▸ **Problem description**
Write out every line of the records from the one containing "From the choices" down to the one containing "18 centimetres", with both of those lines included.

-- BEGIN Given data --

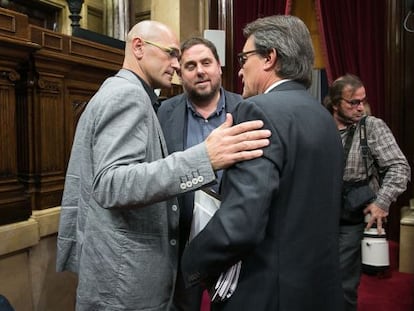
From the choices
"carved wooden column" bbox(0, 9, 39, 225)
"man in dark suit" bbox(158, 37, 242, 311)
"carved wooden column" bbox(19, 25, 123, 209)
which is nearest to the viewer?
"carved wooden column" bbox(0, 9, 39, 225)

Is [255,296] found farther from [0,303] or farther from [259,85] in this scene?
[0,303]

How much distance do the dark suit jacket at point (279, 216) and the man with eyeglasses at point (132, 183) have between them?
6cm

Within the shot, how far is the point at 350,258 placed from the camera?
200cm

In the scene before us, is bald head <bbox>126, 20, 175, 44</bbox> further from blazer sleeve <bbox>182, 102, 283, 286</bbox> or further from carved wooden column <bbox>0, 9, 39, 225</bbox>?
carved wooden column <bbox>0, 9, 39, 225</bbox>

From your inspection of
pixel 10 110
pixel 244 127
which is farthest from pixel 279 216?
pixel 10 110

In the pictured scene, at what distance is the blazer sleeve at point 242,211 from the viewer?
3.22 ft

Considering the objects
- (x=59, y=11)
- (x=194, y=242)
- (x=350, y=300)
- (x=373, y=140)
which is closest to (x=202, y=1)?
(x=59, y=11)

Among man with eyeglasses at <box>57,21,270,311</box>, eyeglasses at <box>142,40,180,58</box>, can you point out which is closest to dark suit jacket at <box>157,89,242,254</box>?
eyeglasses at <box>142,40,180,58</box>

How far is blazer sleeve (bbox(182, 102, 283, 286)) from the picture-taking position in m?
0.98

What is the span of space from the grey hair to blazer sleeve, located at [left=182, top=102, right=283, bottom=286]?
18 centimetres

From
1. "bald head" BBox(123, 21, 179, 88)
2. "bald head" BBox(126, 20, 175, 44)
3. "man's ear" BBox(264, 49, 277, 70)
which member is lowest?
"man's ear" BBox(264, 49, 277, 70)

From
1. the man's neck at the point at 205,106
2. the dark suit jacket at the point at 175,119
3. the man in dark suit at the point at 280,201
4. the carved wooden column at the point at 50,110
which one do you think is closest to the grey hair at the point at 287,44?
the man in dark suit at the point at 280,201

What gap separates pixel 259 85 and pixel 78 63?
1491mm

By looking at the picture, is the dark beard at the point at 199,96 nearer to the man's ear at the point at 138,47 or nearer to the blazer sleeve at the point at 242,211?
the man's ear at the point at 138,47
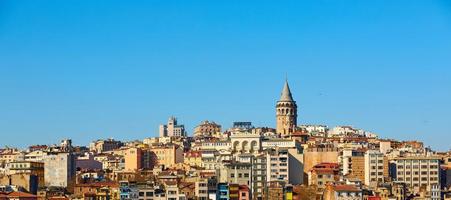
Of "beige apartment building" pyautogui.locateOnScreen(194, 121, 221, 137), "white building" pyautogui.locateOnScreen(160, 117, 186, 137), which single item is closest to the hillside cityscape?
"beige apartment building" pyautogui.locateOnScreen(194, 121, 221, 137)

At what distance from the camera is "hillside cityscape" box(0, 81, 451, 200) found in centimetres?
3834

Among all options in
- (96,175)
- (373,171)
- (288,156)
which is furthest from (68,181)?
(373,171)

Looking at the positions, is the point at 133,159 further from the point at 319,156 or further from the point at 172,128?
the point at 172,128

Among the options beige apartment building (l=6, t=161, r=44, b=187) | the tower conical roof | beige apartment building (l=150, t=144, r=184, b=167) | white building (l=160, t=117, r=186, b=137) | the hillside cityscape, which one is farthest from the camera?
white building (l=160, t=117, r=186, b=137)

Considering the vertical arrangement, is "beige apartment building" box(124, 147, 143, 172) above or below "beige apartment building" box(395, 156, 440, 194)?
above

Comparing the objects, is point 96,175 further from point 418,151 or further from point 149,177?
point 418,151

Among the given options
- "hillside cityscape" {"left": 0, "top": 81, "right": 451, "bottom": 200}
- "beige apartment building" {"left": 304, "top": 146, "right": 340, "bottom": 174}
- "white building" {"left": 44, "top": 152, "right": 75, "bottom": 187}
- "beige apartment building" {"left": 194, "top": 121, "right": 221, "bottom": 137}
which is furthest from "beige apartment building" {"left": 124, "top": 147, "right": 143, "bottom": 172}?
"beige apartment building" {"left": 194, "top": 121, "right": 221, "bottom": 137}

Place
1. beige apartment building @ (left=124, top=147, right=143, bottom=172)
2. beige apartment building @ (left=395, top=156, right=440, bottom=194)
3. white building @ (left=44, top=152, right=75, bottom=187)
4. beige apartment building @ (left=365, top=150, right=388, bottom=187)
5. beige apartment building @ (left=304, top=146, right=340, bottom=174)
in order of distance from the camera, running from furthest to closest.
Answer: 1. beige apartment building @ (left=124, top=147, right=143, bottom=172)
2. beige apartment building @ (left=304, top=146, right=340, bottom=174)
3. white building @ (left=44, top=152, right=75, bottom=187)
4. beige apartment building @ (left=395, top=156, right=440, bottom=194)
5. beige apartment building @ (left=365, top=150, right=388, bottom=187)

-- END Given data --
-- BEGIN Given data --

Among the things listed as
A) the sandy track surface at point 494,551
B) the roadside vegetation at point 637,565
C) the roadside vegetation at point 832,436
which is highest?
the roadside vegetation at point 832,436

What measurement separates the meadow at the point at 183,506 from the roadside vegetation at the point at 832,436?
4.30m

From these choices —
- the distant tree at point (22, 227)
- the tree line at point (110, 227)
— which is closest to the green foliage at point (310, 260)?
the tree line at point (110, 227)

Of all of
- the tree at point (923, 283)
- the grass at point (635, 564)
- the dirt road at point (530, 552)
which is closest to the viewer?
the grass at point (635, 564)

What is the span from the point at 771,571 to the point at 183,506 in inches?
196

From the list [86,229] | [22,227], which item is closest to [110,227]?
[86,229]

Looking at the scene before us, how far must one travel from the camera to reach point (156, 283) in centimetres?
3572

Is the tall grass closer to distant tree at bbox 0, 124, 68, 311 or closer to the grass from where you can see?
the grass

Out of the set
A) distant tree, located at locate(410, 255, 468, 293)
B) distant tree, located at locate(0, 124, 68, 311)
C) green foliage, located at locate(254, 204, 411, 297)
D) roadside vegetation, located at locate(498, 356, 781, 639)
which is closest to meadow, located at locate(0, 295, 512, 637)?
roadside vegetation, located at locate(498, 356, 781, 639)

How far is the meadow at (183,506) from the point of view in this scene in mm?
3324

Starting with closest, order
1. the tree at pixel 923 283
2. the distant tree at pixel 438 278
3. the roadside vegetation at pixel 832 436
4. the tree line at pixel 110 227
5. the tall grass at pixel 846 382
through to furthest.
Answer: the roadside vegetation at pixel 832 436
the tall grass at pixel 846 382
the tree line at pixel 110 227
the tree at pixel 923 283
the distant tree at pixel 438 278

-- END Given data --
-- BEGIN Given data --

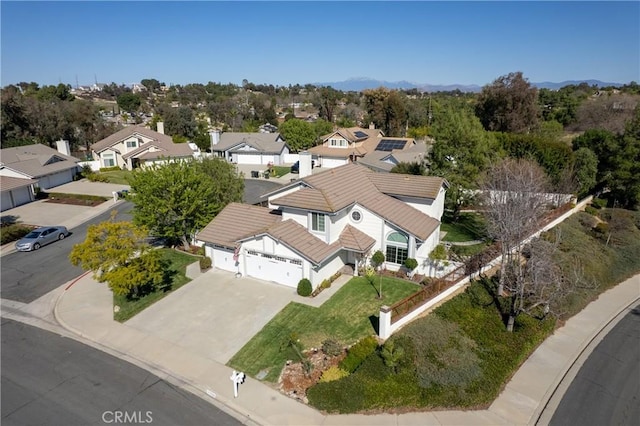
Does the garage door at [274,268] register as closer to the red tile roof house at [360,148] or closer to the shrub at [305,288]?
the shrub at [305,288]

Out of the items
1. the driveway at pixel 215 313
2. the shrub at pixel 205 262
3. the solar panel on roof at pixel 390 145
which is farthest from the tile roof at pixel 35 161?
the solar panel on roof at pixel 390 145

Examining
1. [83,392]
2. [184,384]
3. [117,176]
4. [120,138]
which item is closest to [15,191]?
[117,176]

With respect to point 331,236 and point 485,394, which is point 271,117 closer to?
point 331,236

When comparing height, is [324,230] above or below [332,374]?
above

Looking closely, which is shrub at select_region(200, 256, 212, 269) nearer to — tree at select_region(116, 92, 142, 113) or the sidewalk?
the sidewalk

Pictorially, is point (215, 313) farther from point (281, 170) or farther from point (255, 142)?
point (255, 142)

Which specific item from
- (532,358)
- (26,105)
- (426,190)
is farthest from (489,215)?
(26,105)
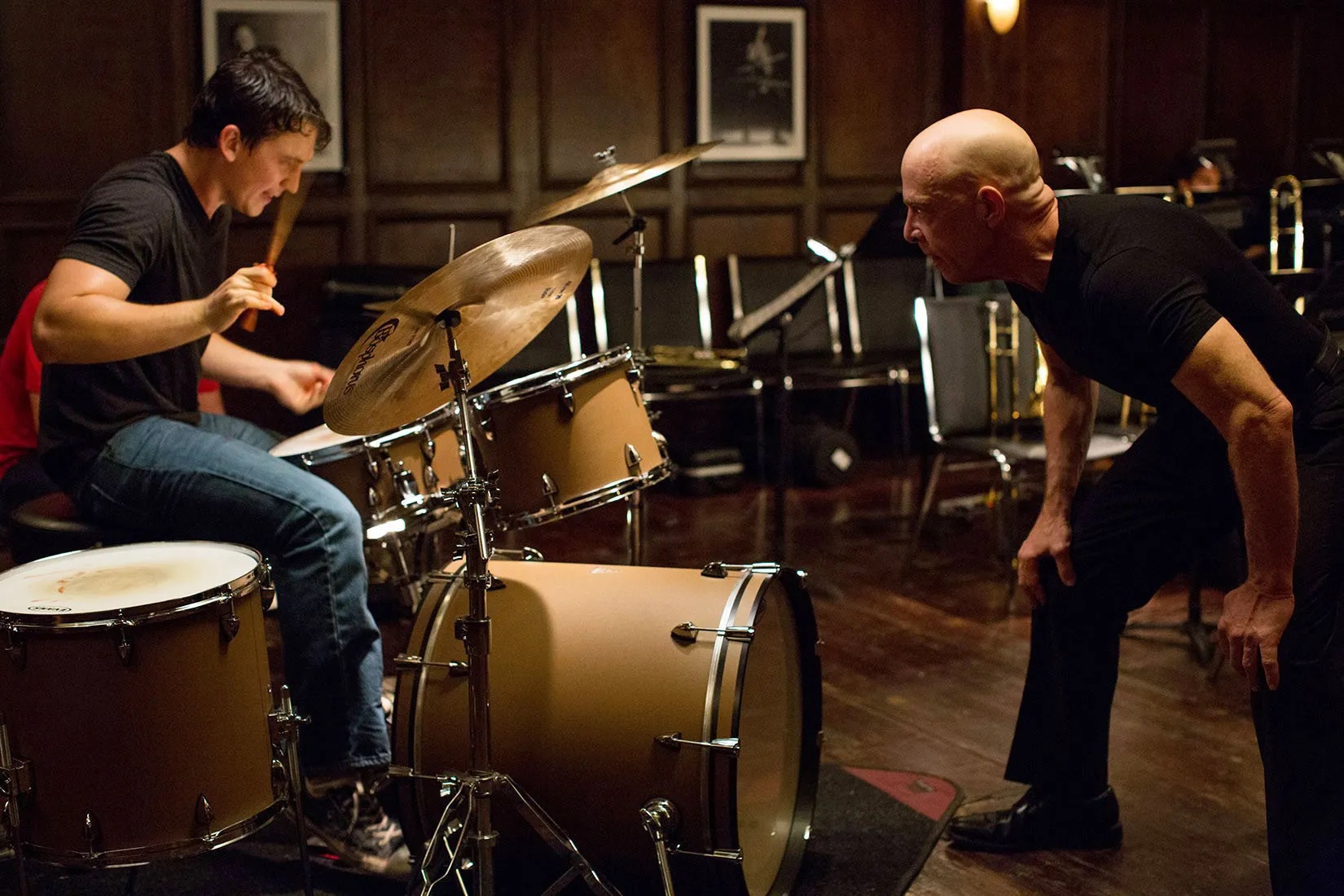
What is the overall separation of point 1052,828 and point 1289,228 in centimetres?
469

-- END Given data --

▸ **Finished exercise**
From the choices
"carved wooden column" bbox(0, 9, 39, 225)
"man in dark suit" bbox(158, 37, 242, 311)
"carved wooden column" bbox(19, 25, 123, 209)
which is nearest to the viewer?
"carved wooden column" bbox(0, 9, 39, 225)

Is [255,296] found farther from [0,303] or farther from [259,85] in this scene?
[0,303]

How much distance do the dark suit jacket at point (279, 216) and the man with eyeglasses at point (132, 183) have between them?
6cm

Within the shot, how far is the point at 350,258 placed from the camera?
200cm

In the scene before us, is bald head <bbox>126, 20, 175, 44</bbox> further from blazer sleeve <bbox>182, 102, 283, 286</bbox> or further from carved wooden column <bbox>0, 9, 39, 225</bbox>?
carved wooden column <bbox>0, 9, 39, 225</bbox>

From your inspection of
pixel 10 110
pixel 244 127
which is farthest from pixel 279 216?
pixel 10 110

In the pictured scene, at what distance is the blazer sleeve at point 242,211 from the viewer?
3.22 ft

Considering the objects
- (x=59, y=11)
- (x=194, y=242)
- (x=350, y=300)
- (x=373, y=140)
which is closest to (x=202, y=1)?
(x=59, y=11)

Among man with eyeglasses at <box>57,21,270,311</box>, eyeglasses at <box>142,40,180,58</box>, can you point out which is closest to dark suit jacket at <box>157,89,242,254</box>?
eyeglasses at <box>142,40,180,58</box>

How far is blazer sleeve (bbox(182, 102, 283, 286)) from the picture-taking position in m?
0.98

What is the span of space from the grey hair to blazer sleeve, located at [left=182, top=102, right=283, bottom=286]?
18 centimetres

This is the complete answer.